第12章 紅い桜の木の下で
『仁蔵さん…』
船内にある倉庫に一人、うずくまる仁蔵さん。
今は無き右手を押さえつけながら苦しそうに荒い息をついていた。
私はそっと近寄り、その右手に手を置く。
いつの間にか仁蔵さんのその右手には紅桜が同化してしまっていた。
「チサか…」
『仁蔵さん…。もう止めよう?これ以上紅桜を使ったら仁蔵さんが壊れちゃうよ…』
仁蔵さんの手がポンと頭に置かれる。
「お苦しみのところ失礼するぜ」
倉庫の入り口には、いつの間にか煙管をふかす高杉さん。
「お前のお客さんだ。
色々派手にやってくれたらしいな。おかげで幕府とやり合う前に面倒な連中とやり合わなきゃならねーようだ。

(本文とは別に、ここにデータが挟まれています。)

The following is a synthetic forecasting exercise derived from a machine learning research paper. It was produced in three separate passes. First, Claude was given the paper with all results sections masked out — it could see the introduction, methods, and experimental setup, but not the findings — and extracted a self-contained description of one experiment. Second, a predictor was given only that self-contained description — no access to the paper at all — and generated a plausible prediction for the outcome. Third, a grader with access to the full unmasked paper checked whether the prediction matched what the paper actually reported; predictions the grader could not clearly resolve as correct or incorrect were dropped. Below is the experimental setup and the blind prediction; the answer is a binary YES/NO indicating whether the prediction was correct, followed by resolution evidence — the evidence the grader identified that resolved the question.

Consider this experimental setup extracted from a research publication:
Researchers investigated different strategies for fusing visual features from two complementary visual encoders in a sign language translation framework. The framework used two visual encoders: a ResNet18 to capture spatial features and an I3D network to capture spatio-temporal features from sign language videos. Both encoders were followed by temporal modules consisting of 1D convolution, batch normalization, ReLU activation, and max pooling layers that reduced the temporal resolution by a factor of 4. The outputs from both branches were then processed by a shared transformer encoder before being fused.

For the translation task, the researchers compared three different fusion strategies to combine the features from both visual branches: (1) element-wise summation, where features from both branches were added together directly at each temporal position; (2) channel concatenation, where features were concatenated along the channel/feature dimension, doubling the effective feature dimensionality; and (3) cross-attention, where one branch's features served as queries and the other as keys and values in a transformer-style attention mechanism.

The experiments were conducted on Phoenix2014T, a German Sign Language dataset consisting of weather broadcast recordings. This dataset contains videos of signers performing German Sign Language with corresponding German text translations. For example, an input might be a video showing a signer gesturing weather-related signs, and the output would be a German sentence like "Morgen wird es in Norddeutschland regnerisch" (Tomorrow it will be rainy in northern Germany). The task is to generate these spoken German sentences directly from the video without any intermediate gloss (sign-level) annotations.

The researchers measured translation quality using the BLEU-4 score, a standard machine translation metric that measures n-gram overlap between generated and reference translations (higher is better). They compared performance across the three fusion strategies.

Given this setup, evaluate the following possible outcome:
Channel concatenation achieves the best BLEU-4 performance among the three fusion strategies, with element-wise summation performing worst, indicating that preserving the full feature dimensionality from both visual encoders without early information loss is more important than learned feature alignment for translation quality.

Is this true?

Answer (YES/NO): YES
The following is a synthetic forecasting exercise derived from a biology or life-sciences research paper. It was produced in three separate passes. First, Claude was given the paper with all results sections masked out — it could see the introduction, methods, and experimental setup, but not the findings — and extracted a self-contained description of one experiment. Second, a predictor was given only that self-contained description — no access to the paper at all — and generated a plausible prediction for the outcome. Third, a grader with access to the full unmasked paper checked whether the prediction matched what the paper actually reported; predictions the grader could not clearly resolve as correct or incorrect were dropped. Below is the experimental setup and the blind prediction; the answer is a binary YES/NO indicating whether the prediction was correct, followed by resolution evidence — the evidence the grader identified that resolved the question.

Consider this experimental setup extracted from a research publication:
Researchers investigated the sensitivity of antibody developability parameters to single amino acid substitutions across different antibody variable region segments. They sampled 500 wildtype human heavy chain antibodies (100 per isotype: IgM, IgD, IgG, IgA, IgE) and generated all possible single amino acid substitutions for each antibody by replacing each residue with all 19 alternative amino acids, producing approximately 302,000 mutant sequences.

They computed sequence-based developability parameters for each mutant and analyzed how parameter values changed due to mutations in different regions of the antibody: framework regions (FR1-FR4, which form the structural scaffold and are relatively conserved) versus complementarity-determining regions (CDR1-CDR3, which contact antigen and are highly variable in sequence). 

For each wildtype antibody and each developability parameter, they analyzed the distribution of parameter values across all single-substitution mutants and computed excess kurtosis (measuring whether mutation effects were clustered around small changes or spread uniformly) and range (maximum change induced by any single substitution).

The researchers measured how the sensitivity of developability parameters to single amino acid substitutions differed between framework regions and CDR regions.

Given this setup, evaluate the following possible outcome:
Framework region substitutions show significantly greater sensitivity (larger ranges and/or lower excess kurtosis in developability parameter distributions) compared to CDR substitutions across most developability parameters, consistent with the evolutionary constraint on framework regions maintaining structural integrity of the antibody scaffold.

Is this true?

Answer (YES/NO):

…桂殺ったらしいな。おまけに銀時ともやり合ったとか。わざわざ村田まで使って」
口許は怪しげな笑みを浮かべているが、その皮肉めいた言葉、声色から不機嫌なのが解る。
「で?立派なデータはとれたのかぃ?村田もさぞお喜びだろう。奴は自分の剣を強くすることしか考えてねーからな」
ギロリと睨む高杉さんに、仁蔵さんが挑発めいた笑みを送る。
「アンタはどうなんだい。
昔の同士が簡単にやられちまって、哀しんでいるのか、それとも……」
ガキィィン
高杉さんが刀を抜き、それを仁蔵さんが最早紅桜になった右手で受け止めた。
「ほォ」
高杉さんが感嘆の声をあげる。
仁蔵さんと紅桜をチラリと見、
「随分と立派な腕が生えたじゃねーか。仲良くやってるようで安心したよ。文字通り一心同体ってやつか。
さっさと片付けてこい。アレ、全部潰してきたら今回の件は不問にしてやらァ。どの道連中とはいずれこうなっていただろうしな。
それから…」
倉庫を後にする高杉さんがピタリと立ち止まり、
「二度と俺たちを同志なんて呼び方するんじゃねェ。
そんな甘っちょろいモンじゃねーんだよ俺たちは。
次言ったら紅桜ごとブッた斬るぜ」
鋭い眼光で言い放ち、今度こそ高杉さんは何処かへ行ってしまった。
『…仁蔵さん』
「悪いねチサ、総督様の命令だ。自分の後始末は自分でやるさ」
仁蔵さんは右手を抑え、苦しそうな表情のまま倉庫を後にする。
どうして?
どうしてこうなっちゃうの?
止められないの?
仁蔵さんを苦しめる紅桜が憎い。